# Start of Data supplied

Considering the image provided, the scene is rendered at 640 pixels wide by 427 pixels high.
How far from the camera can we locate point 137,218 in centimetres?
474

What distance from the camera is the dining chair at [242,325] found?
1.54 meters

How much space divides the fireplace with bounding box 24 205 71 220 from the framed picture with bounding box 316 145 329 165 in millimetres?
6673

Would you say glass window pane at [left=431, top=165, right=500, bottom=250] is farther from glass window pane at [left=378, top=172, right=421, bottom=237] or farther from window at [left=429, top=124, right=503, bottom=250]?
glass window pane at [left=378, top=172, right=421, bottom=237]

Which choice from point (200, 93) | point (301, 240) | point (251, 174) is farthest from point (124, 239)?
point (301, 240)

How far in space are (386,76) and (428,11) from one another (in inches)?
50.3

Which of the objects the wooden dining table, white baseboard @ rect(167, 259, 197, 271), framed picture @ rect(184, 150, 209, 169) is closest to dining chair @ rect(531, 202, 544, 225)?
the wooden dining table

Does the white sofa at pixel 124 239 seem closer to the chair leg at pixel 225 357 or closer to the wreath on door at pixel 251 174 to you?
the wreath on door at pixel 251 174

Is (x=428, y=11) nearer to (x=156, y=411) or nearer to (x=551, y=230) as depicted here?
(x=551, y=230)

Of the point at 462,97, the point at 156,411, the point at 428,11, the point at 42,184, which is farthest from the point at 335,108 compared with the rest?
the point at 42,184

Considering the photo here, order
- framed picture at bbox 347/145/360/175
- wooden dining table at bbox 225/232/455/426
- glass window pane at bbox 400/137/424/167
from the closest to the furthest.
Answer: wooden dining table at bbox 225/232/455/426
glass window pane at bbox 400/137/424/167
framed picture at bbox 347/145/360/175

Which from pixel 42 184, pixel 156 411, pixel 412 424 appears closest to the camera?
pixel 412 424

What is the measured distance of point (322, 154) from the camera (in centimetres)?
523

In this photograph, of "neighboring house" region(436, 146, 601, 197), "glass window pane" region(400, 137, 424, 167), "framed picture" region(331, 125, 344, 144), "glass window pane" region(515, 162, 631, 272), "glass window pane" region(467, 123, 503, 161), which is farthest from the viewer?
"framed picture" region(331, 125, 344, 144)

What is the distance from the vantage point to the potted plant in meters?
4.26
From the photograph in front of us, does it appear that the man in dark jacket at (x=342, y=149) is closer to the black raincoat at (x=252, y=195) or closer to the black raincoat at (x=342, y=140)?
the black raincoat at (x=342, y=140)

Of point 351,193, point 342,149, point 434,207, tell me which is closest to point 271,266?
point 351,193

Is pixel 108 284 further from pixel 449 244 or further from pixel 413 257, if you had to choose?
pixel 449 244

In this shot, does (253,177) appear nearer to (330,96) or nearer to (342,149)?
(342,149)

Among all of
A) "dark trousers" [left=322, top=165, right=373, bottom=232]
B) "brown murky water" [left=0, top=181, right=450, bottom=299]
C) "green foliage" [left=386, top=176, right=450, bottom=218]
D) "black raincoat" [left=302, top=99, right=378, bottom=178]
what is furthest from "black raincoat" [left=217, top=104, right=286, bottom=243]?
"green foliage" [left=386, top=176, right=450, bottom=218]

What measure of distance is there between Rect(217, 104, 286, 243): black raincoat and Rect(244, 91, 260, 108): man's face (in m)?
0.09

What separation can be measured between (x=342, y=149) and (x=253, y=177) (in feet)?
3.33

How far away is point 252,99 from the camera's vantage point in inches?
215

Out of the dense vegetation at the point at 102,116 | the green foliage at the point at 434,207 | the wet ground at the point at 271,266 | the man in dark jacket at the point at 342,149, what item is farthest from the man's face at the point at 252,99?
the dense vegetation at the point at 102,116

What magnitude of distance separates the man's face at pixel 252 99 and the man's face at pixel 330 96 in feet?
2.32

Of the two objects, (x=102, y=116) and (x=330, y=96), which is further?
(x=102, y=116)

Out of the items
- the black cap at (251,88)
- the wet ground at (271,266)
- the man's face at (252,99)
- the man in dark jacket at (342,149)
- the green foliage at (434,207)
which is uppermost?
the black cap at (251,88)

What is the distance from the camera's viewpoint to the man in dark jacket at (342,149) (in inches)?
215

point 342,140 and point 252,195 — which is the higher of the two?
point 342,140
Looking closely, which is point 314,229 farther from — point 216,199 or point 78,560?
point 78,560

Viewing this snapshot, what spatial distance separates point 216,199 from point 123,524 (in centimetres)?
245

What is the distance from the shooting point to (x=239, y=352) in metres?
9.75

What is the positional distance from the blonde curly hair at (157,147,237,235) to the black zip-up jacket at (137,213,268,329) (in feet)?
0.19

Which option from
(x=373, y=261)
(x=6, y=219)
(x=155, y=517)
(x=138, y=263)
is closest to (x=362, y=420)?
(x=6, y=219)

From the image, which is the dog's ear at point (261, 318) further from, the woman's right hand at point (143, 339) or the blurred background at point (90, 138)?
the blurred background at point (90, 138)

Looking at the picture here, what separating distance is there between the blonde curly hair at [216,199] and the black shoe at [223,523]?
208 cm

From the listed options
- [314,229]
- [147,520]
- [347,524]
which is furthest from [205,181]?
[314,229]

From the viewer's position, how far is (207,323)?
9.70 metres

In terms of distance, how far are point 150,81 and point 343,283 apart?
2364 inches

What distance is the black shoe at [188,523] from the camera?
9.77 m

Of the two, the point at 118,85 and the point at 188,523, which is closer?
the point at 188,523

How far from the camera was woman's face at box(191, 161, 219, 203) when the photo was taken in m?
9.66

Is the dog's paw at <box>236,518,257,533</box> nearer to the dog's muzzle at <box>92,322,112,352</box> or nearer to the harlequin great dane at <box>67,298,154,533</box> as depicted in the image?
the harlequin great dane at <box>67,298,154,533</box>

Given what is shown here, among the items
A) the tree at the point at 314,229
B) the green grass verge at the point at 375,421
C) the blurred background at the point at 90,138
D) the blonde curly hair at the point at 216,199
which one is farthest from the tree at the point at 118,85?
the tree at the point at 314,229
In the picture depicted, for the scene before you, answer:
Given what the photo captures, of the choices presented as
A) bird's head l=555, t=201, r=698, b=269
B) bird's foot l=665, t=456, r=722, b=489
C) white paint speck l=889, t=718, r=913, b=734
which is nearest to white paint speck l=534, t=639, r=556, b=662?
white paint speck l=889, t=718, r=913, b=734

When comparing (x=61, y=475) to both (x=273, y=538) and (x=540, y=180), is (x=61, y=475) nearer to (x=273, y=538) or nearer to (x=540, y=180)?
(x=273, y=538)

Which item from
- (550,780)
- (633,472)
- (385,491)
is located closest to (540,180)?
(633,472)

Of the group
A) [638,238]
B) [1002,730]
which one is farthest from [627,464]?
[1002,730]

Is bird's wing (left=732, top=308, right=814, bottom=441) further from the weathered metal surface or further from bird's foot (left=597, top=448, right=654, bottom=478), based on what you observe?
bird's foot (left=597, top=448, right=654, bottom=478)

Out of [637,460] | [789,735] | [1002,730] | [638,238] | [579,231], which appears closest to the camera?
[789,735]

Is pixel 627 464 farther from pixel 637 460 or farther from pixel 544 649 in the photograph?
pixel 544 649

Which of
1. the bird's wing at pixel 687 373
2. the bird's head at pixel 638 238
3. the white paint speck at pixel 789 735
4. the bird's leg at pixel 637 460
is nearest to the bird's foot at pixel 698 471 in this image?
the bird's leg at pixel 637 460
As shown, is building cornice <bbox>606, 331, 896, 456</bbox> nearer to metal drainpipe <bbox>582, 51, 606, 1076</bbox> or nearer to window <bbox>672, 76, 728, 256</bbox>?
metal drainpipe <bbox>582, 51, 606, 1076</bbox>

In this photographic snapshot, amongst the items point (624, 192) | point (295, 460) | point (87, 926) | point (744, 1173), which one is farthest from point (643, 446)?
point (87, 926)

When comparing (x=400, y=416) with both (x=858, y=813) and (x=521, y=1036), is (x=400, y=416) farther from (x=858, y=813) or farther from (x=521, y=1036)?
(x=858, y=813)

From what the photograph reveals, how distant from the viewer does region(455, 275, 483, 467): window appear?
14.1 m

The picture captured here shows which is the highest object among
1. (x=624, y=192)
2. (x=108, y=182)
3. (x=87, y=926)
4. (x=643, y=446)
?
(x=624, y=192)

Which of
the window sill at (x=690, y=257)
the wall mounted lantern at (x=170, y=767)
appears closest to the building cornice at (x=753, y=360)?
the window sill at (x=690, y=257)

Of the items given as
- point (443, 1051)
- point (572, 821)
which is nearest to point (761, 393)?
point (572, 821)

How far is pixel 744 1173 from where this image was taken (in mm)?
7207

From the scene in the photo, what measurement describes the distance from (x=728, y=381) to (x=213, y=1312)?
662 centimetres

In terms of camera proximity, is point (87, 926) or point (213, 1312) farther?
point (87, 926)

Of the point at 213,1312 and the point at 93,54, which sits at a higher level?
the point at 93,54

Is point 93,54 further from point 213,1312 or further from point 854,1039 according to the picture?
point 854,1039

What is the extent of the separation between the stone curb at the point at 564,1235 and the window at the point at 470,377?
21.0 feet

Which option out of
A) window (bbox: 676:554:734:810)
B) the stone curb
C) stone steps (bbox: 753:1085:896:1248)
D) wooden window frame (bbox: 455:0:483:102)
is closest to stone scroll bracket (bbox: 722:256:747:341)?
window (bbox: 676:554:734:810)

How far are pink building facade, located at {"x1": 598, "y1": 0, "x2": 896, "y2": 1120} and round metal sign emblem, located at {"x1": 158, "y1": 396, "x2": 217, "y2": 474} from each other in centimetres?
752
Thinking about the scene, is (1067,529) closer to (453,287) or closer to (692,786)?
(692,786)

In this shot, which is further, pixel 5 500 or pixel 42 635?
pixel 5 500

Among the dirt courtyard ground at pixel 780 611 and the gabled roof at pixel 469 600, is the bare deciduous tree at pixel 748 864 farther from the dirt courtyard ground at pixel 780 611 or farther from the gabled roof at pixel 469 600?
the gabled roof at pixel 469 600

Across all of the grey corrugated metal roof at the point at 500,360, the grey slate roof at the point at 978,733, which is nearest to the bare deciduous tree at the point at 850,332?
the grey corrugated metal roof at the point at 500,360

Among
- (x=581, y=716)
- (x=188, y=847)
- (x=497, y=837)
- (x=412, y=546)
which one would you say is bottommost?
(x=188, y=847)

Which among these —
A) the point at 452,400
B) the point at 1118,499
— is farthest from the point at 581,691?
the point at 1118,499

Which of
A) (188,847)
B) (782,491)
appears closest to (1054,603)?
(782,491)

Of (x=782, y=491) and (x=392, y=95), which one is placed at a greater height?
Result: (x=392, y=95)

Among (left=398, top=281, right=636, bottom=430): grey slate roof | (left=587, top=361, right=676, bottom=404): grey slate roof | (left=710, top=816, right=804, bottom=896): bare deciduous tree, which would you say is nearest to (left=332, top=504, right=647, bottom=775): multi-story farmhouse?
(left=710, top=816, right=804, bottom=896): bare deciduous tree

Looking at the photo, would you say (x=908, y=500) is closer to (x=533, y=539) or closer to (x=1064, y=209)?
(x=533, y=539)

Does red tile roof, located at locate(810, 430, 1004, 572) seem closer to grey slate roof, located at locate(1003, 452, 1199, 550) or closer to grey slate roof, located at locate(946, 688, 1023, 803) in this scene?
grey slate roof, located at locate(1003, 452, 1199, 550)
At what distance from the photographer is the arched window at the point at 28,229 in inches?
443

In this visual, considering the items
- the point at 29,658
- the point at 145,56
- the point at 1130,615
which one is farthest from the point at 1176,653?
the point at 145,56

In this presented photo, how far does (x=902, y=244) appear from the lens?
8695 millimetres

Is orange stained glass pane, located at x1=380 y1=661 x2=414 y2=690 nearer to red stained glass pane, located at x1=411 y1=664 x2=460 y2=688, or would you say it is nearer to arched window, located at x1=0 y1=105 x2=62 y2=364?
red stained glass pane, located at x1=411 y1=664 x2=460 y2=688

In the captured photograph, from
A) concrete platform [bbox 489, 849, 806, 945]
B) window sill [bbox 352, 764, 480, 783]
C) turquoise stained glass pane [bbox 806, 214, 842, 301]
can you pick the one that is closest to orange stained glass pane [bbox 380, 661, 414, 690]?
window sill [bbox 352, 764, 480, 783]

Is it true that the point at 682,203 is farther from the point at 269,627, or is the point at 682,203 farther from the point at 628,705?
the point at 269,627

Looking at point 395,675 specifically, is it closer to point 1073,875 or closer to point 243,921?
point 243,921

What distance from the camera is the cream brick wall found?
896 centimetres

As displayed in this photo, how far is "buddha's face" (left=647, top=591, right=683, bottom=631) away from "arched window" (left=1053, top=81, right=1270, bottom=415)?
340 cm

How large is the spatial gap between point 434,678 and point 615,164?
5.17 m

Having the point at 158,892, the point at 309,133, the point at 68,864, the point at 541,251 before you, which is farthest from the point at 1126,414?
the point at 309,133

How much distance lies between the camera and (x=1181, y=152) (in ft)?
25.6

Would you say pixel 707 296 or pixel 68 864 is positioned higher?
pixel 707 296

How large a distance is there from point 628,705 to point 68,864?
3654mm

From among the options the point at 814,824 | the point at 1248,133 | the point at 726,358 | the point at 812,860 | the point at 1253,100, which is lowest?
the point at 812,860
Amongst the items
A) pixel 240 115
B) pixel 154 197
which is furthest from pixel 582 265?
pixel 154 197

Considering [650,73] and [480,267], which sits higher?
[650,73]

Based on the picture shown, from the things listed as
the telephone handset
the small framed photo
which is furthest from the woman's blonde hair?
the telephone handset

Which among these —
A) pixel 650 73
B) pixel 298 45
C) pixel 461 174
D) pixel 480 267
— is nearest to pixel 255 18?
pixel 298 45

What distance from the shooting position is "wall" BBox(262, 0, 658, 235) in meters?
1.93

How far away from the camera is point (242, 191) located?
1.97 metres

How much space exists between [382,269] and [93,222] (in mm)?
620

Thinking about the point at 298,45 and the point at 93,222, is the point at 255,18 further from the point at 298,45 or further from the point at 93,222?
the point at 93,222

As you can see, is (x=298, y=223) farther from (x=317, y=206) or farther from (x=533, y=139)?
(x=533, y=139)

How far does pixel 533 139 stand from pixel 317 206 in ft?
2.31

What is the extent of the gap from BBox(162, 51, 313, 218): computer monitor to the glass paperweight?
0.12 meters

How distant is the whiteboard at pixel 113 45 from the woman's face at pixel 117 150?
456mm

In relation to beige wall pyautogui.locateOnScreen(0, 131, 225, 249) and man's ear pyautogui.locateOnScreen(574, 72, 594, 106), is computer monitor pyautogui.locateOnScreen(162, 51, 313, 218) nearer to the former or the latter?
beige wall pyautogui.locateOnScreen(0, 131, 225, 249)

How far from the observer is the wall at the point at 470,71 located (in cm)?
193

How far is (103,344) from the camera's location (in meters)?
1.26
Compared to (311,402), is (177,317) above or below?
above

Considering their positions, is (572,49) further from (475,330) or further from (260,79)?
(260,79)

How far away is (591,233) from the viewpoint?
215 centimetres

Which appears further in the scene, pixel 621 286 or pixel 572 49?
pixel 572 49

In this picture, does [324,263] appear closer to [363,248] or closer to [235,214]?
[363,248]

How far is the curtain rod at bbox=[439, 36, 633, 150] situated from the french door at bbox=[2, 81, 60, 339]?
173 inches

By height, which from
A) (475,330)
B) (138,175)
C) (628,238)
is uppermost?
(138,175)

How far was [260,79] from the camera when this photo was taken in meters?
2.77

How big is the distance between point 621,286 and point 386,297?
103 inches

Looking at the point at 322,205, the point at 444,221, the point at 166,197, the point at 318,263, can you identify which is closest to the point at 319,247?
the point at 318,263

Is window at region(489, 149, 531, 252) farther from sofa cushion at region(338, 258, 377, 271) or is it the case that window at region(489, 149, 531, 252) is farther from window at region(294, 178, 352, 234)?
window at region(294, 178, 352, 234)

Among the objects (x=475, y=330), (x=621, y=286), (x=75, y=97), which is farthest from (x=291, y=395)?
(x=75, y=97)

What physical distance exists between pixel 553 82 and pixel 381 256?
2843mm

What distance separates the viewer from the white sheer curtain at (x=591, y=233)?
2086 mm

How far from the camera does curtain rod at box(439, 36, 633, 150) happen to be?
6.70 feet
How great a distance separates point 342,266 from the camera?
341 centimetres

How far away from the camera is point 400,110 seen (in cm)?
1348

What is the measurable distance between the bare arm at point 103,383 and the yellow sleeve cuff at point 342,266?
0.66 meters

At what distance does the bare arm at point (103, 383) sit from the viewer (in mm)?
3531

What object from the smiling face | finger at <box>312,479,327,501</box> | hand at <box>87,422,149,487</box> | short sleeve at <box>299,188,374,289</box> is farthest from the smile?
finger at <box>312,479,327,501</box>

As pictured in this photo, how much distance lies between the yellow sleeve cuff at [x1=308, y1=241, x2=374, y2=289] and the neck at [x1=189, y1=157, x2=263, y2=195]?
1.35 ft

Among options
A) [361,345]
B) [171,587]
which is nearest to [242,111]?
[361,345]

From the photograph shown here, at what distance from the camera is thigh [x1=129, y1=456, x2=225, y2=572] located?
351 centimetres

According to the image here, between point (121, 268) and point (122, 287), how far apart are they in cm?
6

# End of Data supplied

### Exercise instructions
Copy exactly, word for word, the line with "At what distance does" through the final line of the listing.

### Response to this task
At what distance does the bare arm at point (103, 383) sit from the viewer (in mm)?
3531

What object from the smiling face | finger at <box>312,479,327,501</box> | hand at <box>87,422,149,487</box> | short sleeve at <box>299,188,374,289</box> is farthest from the smile?
finger at <box>312,479,327,501</box>

As pictured in this photo, how much distance lies between the yellow sleeve cuff at [x1=308, y1=241, x2=374, y2=289] and the neck at [x1=189, y1=157, x2=263, y2=195]?
1.35 ft

Among options
A) [361,345]
B) [171,587]
which is nearest to [242,111]?
[361,345]

From the photograph shown here, at what distance from the camera is thigh [x1=129, y1=456, x2=225, y2=572] located?
351 centimetres

According to the image here, between point (121, 268) and point (122, 287), how far apart are they in cm?
6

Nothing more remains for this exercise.